Goal of the exercise ▸
Reproduce verbatim the part of the material that opens with the line containing "Between the purple" and runs to the end of the material, including both ends.

Records shown ▸
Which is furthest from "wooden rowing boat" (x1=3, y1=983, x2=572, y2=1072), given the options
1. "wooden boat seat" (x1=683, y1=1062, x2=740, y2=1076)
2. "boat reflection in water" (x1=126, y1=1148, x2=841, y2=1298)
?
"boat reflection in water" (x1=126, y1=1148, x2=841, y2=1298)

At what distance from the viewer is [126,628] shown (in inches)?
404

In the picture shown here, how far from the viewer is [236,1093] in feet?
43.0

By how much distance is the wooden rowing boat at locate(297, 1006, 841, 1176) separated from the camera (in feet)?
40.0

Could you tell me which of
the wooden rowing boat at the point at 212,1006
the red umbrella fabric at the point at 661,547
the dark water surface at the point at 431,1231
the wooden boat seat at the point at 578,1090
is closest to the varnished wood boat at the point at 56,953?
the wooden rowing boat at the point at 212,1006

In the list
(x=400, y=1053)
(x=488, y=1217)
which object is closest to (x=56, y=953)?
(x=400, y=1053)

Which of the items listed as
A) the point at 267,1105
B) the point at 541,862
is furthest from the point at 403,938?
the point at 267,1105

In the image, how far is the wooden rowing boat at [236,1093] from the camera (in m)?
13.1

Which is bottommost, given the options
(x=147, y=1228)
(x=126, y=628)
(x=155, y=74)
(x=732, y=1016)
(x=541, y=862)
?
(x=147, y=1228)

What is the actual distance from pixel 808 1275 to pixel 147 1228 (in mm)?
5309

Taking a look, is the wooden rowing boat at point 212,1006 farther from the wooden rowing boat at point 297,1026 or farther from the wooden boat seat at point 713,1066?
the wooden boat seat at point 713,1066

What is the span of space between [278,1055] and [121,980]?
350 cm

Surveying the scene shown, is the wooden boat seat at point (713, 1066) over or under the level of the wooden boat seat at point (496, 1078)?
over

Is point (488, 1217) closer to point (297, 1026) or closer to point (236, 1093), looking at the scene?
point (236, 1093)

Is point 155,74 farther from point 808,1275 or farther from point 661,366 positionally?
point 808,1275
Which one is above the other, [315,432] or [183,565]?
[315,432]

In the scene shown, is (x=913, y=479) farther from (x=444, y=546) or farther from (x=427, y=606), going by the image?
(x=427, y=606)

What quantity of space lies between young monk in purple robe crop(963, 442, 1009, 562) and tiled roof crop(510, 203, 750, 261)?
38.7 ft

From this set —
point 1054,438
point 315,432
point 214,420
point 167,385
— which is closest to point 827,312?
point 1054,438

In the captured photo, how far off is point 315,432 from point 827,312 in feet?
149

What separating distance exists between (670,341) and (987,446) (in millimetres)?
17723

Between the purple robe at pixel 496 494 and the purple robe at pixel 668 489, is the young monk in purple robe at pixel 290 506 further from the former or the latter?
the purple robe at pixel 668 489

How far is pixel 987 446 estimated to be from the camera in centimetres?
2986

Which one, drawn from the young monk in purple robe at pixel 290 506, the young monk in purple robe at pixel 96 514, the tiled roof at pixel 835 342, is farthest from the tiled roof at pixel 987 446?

Response for this exercise ▸
Between the purple robe at pixel 496 494 and the purple robe at pixel 668 489, is the young monk in purple robe at pixel 290 506 further from the former or the latter?
the purple robe at pixel 668 489

How far is pixel 987 446 estimated to be from the camera in centimetres?
2986

Which one, drawn from the young monk in purple robe at pixel 290 506, the young monk in purple robe at pixel 96 514, the tiled roof at pixel 835 342, is farthest from the tiled roof at pixel 987 446?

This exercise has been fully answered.